The experience taught me that the building of anything is serious business. I still couldn’t build a Rube Goldberg machine if my life depended on it. But I did learn there are some some parallels to the building of things and the building-up of people.
Both require a solid plan, careful thought and some real skill.
The New Testament has precious little to say about the constructing of structures. But it does give a great deal of coaching on the building-up of people. Christians are told repeatedly to grow the body of Christ by looking for ways to build others up (1st Thessalonians 5:9-11, Ephesians 4:29, Romans 15:2, Hebrews 10:24-25). Parents are to build up children, husbands are to build-up their wives, wives should build-up their husbands, and Church leaders and members are to look for ways to build one another (Colossians 3, Ephesians 5:1-6:13). There is a lot that goes into the building–up of others but it all begins with three foundational elements:
Relationship- 1st Corinthians 16:14
One of the more profound truths I learned from watching my father-in-law build that device is that the wrong foundation will doom an otherwise well-constructed device (Matthew 7:24-27). The same is true with people. For people the foundation for building needs to be a loving relationship and healthy communication. Without relationship and rapport, efforts to build up another person can feel an awful lot like meddling or even malice.

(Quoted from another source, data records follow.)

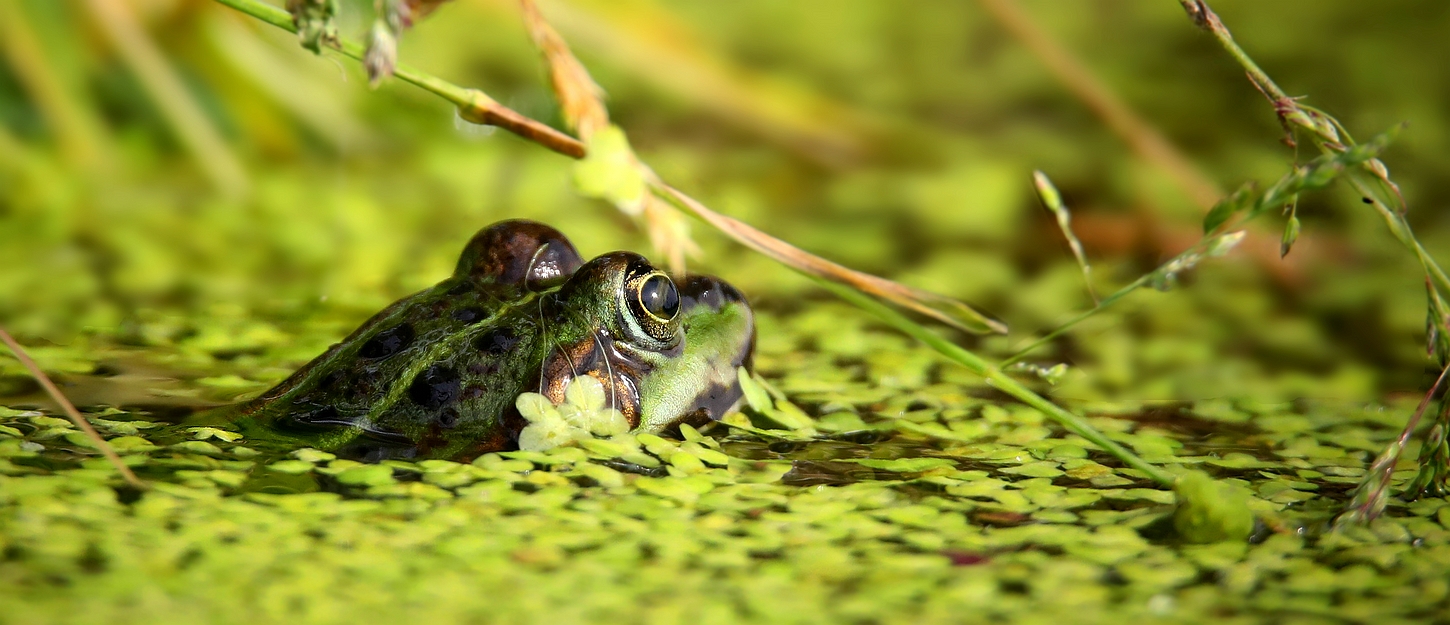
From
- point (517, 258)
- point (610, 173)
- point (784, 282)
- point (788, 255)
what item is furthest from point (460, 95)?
point (784, 282)

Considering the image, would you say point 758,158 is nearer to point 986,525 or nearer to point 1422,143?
point 1422,143

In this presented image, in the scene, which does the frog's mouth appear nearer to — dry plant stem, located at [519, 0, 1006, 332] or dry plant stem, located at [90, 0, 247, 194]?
dry plant stem, located at [519, 0, 1006, 332]

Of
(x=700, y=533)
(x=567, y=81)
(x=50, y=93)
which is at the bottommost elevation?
(x=700, y=533)

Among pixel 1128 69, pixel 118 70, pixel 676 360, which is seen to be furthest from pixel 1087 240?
pixel 118 70

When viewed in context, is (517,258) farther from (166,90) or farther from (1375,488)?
(166,90)

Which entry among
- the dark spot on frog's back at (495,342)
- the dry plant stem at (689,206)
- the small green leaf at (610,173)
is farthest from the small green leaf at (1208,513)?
the dark spot on frog's back at (495,342)

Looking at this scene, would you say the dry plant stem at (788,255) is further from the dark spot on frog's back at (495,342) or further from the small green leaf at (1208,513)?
the dark spot on frog's back at (495,342)

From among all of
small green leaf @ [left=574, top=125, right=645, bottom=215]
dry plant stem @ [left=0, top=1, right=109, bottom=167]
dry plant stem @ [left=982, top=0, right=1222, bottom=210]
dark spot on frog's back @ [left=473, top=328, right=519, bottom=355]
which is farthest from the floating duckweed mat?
dry plant stem @ [left=0, top=1, right=109, bottom=167]
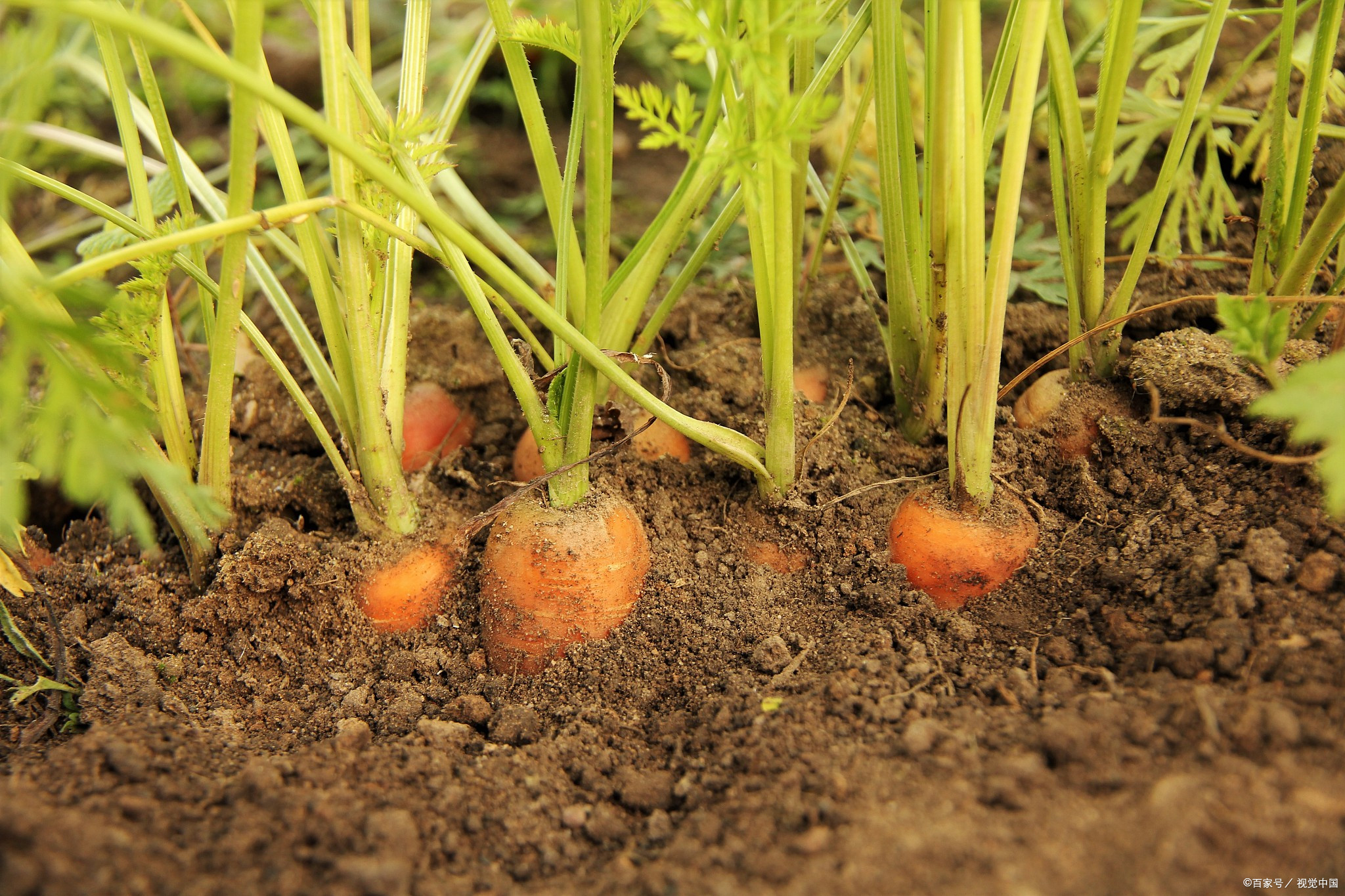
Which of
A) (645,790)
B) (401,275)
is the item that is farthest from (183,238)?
(645,790)

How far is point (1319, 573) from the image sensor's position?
98 cm

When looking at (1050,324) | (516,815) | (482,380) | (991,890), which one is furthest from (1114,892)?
(482,380)

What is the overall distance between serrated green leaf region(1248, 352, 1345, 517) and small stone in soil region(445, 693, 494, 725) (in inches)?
37.6

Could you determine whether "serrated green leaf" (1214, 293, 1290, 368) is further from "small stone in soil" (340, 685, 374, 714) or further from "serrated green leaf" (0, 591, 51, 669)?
"serrated green leaf" (0, 591, 51, 669)

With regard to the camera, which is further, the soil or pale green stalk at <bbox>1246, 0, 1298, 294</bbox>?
pale green stalk at <bbox>1246, 0, 1298, 294</bbox>

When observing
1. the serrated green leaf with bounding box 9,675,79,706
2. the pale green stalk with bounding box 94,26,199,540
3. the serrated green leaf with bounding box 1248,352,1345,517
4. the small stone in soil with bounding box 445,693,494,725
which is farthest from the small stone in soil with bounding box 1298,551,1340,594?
the serrated green leaf with bounding box 9,675,79,706

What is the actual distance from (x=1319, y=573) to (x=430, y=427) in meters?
1.31

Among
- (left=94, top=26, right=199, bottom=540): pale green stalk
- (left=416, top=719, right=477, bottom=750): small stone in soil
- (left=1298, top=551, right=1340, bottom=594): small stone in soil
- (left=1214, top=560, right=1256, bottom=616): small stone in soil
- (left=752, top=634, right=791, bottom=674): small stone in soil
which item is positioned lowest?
(left=416, top=719, right=477, bottom=750): small stone in soil

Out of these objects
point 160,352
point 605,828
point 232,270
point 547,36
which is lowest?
point 605,828

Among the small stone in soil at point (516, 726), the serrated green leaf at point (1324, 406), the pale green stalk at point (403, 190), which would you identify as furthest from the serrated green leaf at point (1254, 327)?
the small stone in soil at point (516, 726)

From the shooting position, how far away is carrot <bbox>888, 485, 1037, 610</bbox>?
117 centimetres

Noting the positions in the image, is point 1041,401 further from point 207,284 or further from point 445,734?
point 207,284

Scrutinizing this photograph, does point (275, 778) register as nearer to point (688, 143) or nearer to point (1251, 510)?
point (688, 143)

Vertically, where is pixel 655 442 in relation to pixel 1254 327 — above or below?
below
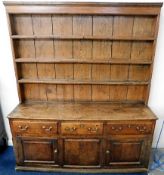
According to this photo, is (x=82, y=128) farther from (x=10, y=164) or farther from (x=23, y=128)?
(x=10, y=164)

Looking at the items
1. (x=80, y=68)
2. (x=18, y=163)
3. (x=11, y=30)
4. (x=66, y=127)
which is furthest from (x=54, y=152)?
(x=11, y=30)

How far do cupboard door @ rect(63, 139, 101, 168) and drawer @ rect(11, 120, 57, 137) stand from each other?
0.21 meters

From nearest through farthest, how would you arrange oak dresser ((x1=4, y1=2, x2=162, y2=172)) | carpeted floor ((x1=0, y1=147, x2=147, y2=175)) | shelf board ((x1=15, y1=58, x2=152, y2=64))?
1. oak dresser ((x1=4, y1=2, x2=162, y2=172))
2. shelf board ((x1=15, y1=58, x2=152, y2=64))
3. carpeted floor ((x1=0, y1=147, x2=147, y2=175))

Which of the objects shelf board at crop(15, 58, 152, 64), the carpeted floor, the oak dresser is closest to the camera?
the oak dresser

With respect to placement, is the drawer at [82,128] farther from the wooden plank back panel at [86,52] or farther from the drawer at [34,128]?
the wooden plank back panel at [86,52]

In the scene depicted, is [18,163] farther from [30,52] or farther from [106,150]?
[30,52]

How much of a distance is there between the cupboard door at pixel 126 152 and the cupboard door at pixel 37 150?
0.62 metres

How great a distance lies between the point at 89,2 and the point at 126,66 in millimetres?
821

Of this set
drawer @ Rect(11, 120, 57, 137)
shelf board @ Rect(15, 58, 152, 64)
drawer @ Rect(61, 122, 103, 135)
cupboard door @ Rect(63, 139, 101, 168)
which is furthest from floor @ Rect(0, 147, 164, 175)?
shelf board @ Rect(15, 58, 152, 64)

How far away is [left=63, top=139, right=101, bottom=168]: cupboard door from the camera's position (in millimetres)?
1959

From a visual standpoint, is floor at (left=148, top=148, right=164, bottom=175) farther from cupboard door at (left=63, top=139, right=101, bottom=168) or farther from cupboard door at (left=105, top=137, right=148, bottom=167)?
cupboard door at (left=63, top=139, right=101, bottom=168)

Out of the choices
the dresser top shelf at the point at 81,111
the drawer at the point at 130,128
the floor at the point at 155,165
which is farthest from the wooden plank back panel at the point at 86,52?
the floor at the point at 155,165

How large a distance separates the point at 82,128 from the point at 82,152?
0.31 m

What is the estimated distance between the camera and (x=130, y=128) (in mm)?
1905
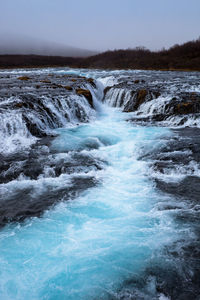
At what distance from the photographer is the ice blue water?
13.8ft

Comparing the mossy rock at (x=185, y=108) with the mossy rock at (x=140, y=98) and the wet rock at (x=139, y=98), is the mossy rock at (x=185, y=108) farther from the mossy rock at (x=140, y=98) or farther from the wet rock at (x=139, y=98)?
the mossy rock at (x=140, y=98)

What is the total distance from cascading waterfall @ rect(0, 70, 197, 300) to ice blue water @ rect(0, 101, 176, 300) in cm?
2

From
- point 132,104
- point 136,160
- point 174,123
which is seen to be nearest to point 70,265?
point 136,160

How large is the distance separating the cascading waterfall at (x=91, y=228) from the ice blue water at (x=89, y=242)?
17mm

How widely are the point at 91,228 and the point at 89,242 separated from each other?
1.58ft

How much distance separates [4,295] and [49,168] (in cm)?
437

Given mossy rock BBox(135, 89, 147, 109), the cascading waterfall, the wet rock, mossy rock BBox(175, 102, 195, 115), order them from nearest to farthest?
the cascading waterfall
mossy rock BBox(175, 102, 195, 115)
the wet rock
mossy rock BBox(135, 89, 147, 109)

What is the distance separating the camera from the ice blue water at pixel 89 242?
421 centimetres

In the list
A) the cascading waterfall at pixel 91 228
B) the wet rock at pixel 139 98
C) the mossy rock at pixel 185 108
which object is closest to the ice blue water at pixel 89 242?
the cascading waterfall at pixel 91 228

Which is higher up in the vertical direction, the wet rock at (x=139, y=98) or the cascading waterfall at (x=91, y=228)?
the wet rock at (x=139, y=98)

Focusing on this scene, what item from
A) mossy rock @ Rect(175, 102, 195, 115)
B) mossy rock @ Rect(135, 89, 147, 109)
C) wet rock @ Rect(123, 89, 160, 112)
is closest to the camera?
mossy rock @ Rect(175, 102, 195, 115)

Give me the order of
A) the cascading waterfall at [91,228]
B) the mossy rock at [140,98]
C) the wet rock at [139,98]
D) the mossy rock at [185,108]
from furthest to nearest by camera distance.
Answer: the mossy rock at [140,98] → the wet rock at [139,98] → the mossy rock at [185,108] → the cascading waterfall at [91,228]

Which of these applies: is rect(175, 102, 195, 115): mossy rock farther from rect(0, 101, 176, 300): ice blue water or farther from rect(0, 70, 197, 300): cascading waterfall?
rect(0, 101, 176, 300): ice blue water

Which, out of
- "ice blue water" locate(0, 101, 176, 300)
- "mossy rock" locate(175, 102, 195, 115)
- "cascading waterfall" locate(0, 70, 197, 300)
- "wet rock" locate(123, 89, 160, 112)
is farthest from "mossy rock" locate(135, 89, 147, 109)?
"ice blue water" locate(0, 101, 176, 300)
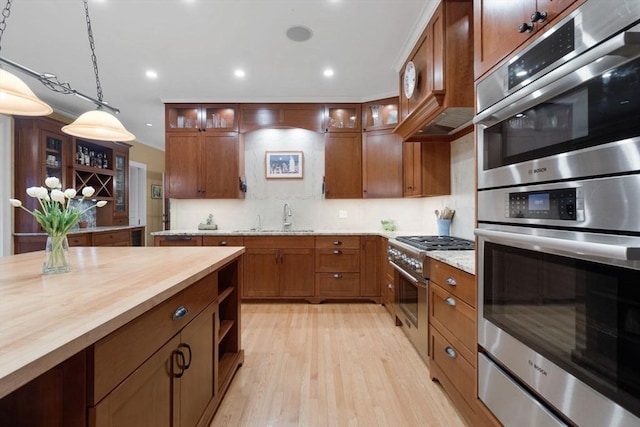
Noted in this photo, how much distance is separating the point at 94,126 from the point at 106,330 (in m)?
1.70

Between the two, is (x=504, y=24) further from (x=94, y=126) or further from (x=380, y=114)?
(x=380, y=114)

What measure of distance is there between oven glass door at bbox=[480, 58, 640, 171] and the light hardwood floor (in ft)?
5.00

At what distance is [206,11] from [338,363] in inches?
114

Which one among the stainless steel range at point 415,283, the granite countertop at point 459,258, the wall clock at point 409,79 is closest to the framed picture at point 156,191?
the stainless steel range at point 415,283

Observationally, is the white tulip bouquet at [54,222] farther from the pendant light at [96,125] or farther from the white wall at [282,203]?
the white wall at [282,203]

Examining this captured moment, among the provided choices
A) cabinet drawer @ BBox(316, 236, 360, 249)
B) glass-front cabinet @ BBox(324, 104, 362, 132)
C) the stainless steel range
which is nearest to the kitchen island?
the stainless steel range

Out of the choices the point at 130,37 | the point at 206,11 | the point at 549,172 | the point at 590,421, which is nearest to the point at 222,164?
the point at 130,37

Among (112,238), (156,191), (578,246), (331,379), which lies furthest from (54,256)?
(156,191)

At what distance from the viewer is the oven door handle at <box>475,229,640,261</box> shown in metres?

Encouragement- Hebrews 3:13
Too often encouragement devolves into hollow praise and gracious but meaningless words we express to the people we like. Biblical encouragement is a form of nurturing that is intended to stimulate spiritual and emotional growth in people. This empowers people to become the totality of what God intends them to be. Well-timed words of encouragement and exhortation can spur others on towards love and good deeds when life gets tough and faith is fading. Encouragement can be life-changing when it is born out of relationship and careful observation of the character, abilities and gifts of person we want to encourage.
Truthful words- Ephesians 4:15
Building people occasionally necessitates some gentle and kindhearted truth telling. When someone we love is headed in the wrong direction or engaging in potentially damaging behavior the most loving thing we can do is to tell him or her what the outcome of that behavior might be. Truth telling should never be harsh or punitive. Truth telling should be done lovingly with relationship and the long-term spiritual growth of the person in mind.
Building others up is not about ignoring bad behavior or raising self-esteem through empty words of flattery. The building of people is serious business that, if done right, empowers others to do and be all they can for the Kingdom of God. The building of people is not optional for Christians. It is a command that, if obeyed, does as much for the one doing the building as it does for those being built up.